*Provided data:*
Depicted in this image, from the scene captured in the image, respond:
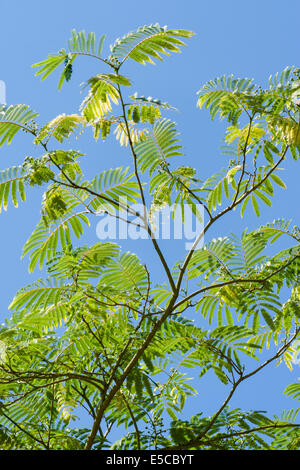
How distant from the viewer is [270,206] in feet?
13.0

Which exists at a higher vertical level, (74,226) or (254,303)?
(74,226)

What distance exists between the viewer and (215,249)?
383 cm

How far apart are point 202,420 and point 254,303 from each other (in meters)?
0.87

*Directions for this task:* Write out all of the rows again, requests included, and multiply every number in the answers, both the distances and the point coordinates, by 2.05, rounding each result to the same number of decimal places as the original with halves rounded up. Leave the pictures out of your reply.

*Completed task:*
Depicted in this image, from the scene captured in the image, respond:
How distant from the viewer is [270,206] in feet?
26.7

Which exists at a higher vertical level, (74,226) or (254,303)?
(152,463)

What distance exists between the viewer and (215,249)?
785 cm

How far apart are point 202,420 and point 254,303 from each other (in meters)?
1.78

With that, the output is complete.